How China’s rise affect the global order has been an enduring discussion. Elizabeth Economy, the author of this book, is the senior advisor (for China) at the US Department of Commerce. She discusses the four major strategic ‘playbooks’ that Beijing has been exerting its power to protect or expand its interests: protection of its sovereignty, the Belt and Road Initiative, technological development, and global governance. The book basically summarises most of China’s overreach since the mid-2010s, including economic statecraft, para-military coercion, and overreaction in the issues of Hong Kong, Taiwan, and Tibet.
Economy concludes that Beijing has experienced ‘mixed success in attaining its vision of a reordered international system’. As I suggest in the book review that I wrote for The China Journal last year, the conclusion is rather descriptive. It does not provide definite answer to explain China’s discrepancy between ‘deft diplomacy and brute force’. The book does not sufficiently discuss the lack of coherence among all of China’s foreign policy overreach.

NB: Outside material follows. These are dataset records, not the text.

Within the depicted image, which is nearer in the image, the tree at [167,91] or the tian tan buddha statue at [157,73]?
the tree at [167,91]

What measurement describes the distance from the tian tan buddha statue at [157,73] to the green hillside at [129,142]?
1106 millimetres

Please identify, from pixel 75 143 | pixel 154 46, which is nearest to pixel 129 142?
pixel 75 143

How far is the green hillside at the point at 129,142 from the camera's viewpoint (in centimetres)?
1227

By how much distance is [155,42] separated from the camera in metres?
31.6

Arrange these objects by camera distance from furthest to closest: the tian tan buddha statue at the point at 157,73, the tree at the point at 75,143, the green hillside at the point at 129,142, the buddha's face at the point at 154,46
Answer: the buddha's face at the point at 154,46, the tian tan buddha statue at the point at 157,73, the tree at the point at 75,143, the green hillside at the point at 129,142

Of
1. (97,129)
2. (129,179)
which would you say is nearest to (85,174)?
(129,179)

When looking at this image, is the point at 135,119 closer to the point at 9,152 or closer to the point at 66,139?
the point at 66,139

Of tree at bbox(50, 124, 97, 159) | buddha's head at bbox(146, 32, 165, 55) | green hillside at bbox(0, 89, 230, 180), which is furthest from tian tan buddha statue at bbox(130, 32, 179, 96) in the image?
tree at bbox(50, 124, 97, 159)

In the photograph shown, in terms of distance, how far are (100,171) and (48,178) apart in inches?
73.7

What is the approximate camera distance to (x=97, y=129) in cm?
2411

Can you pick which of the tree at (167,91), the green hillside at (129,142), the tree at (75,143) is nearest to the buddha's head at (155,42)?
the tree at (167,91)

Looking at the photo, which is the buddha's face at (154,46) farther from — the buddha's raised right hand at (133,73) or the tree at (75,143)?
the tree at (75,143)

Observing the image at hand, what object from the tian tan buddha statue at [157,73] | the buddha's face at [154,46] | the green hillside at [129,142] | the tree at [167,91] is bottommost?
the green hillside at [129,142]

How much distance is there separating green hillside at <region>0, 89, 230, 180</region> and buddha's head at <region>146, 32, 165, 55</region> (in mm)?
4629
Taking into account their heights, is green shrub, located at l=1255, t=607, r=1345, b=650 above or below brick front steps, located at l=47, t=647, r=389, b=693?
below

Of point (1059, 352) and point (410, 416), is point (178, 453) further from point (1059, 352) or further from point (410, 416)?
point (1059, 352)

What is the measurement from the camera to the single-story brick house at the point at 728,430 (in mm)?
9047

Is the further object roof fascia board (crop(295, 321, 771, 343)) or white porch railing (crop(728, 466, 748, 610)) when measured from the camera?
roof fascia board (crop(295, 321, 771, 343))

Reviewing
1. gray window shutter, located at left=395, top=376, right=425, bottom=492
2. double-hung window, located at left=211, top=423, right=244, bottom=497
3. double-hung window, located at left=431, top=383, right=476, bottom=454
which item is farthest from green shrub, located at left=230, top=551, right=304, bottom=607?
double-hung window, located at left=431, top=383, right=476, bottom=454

Still, the book has offered an insightful, objective overview of China’s foreign policies in recent years. For readers who only want some light readings of China’s foreign policy, this may be an introductory volume to read.
While Economy’s book lacks an in-depth analysis of China’s global ambitions, Professor Bates Gill’s book offer an explanation of how China’s foreign policy is made under Xi Jinping. He suggests a six fundamental objectives. First, decision making is centred by legitimacy. It creates a rhetoric that, under the Party’s leadership, China is no longer be bullied. Then, the Party also makes decision according to China’s global leadership, the ability to maintain sovereignty, expansion of economic and military power, wealth, and ideas.
Professor Gill has done a great job of ‘making sense’ of China’s foreign policy overreach. Unlike Economy, he has put China’s policy into an analytical framework, and explain why China behaves in a certain way. For example, to understand China’s assertive behaviours in the South China Sea, he suggests while sovereignty matters, policy also needs to align with the Party’s legitimacy as well as the expansion of China’s regional leadership.
Based on his framework, readers will have a better understanding what might be China’s next step in foreign policy, especially during Xi Jinping’s second term. To further understand Professor Gill’s arguments, please listen to his book launches available in YouTube.
Differ from Gill’s book, Professor Susan Shirk examines China’s policy overreach through the lens of domestic politics. Among all three books, I would say this may be the best book on this topic. As the title speaks for itself, the book takes a step further to argue that China’s policy overreach may harm its overall development. This seems to be sequel of Professor Shirk’s book twenty years ago, China: Fragile Superpower, which has a subtitle of ‘how China’s internal politics could derail its peaceful rise’. Shirk argues that the black box of China’s political system is what making China fragile. It prevent reforms and introduce collective leadership. Consequentially, it allows Xi Jinping to introduce strongman politics, and therefore the Party has received less policy suggestions. Because of the failure of the reform, Shirk suggests that China has shifted from ‘could derail’ to ‘has derailed’ from its peaceful rise.
Compare with Economy and Gill, Shirk has adopted a stronger position on China’s foreign policy overreach. As a Chinese politics scholar, I may not fully agree with her judgement, for instance, the warning of a possibility of a new cold war. Still, her analysis on China’s domestic and elite politics is significant to the understanding China’s foreign policy. China does not become a wolf warrior randomly. This is a result of the evolving party-state model, in which outsiders may have limited understanding of.